*Vorliegender Text*:
=======

Management Ausländer rein!


Hörsaal der Universität zu Köln: Deutschland wird als Studienland für Ausländer zunehmend attraktiv. Die Unternehmen müssen nachziehen.
Foto: Oliver Berg/ DPADie Schweizer haben den Anfang gemacht und gegen weitere "Massenzuwanderung" aus der EU abgestimmt. Dann folgte die Europawahl und 20 Prozent der Sitze gingen an Europakritiker - und "Europakritiker" ist fast immer auch ein Synonym für "Einwanderungsgegner".
Das gilt für die Front National in Frankreich genauso wie für Ukip in Großbritannien. Auch die Dänische Volkspartei, die österreichische FPÖ und die ungarische Fidesz haben Probleme mit "zu viel Fremden" im Land. Und in Deutschland erzielte die Alternative für Deutschland einen Achtungserfolg, obwohl sie nach dem Dafürhalten vieler Beobachter von Rechtspopulisten unterwandert ist.
Die vox populi scheint in ganz Europa "Ausländer raus!" zu brüllen - was in krassen Widerspruch zu dem steht, was die Wirtschaft treibt. Der französische Autohersteller Peugeot hat eine Allianz mit Nissan in Japan, Großbritanniens Ikone Mini wird von BMW gebaut, Jaguar und Land Rover gehören der indischen Tata. Hochtief erwirtschaftet einen guten Teil des Gewinns mit der australischen Baugesellschaft Leighton, gehört aber selbst mittlerweile via ACS den Spaniern.
Britische Osterhasen der Marke Cadbury werden von Kraft gemacht, Maggi, das deutscheste aller Gewürze, gehört der Schweizerischen Nestlé, BP und Shell sind immer schon halb britisch, halb niederländisch, die HSBC hat ihre Wurzeln in China, und die Swiss wird längst von der Lufthansa gesteuert. Kurz: Der europäische Wohlstand wird im Austausch mit der Welt geschaffen. Es gibt kaum noch einen Job, der nicht gefährdet wäre, würden die Grenzen in Europa über Nacht dicht gemacht, der Welthandel abgeschafft und Ausländer rausgeworfen.
Tragischerweise jedoch scheitern in ganz Europa Politiker der politischen Mitte an dem Job, der Bevölkerung zu erklären, dass ihr Wohlstand auch durch Immigranten geschaffen wird. Schlimmer noch, nach der Europawahl knicken die ersten Regierungen ein, aus lauter Angst, bald auch bei nationalen Wahlen an die Radikalen zu verlieren. In Großbritannien meldete die Presse bereits, dass arbeitslose EU-Bürger künftig nach sechs Monaten abgeschoben werden.

=======

*Aufgaben*:
- A) Weshalb knicken laut dem Text über Zuwanderung nach der Europawahl die ersten Regierungen ein? Antworte in ein bis drei Sätzen.
- B) Nenne alle politischen Parteien, die im Text über Zuwanderung namentlich vorkommen.
Die Zeilen braucht man zur Bearbeitung nicht.

*Erfasste Daten*:
=======

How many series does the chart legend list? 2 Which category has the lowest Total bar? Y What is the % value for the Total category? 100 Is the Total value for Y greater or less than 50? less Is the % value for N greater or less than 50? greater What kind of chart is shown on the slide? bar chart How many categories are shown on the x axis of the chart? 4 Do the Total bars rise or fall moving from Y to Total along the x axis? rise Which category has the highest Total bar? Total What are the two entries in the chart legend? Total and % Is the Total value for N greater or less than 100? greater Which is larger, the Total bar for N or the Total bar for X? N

=======

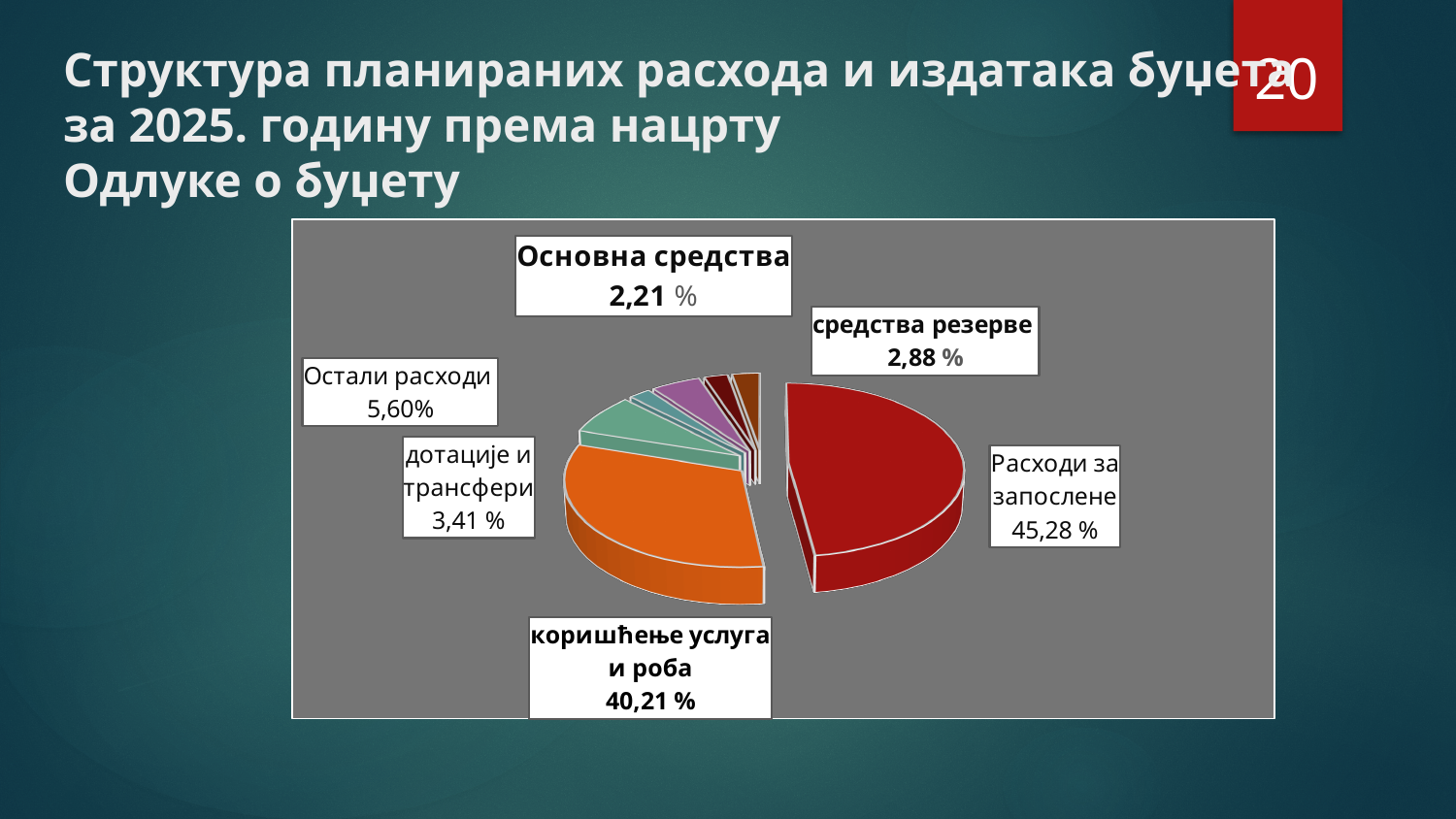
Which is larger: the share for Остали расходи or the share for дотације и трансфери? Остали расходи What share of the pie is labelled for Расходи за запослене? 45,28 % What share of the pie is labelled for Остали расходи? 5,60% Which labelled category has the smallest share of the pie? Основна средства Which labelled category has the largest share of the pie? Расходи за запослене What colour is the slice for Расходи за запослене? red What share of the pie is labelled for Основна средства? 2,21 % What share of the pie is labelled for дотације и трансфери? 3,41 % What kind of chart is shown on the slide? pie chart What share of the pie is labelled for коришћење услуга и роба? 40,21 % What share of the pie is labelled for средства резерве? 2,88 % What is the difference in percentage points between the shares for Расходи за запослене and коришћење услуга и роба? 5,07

=======

*Lösungen*:
- A) Sie knicken aus lauter Angst ein, bald auch bei nationalen Wahlen an die Radikalen zu verlieren.

- B)
- Front National
- Ukip
- Dänische Volkspartei
- FPÖ
- Fidesz
- Alternative für Deutschland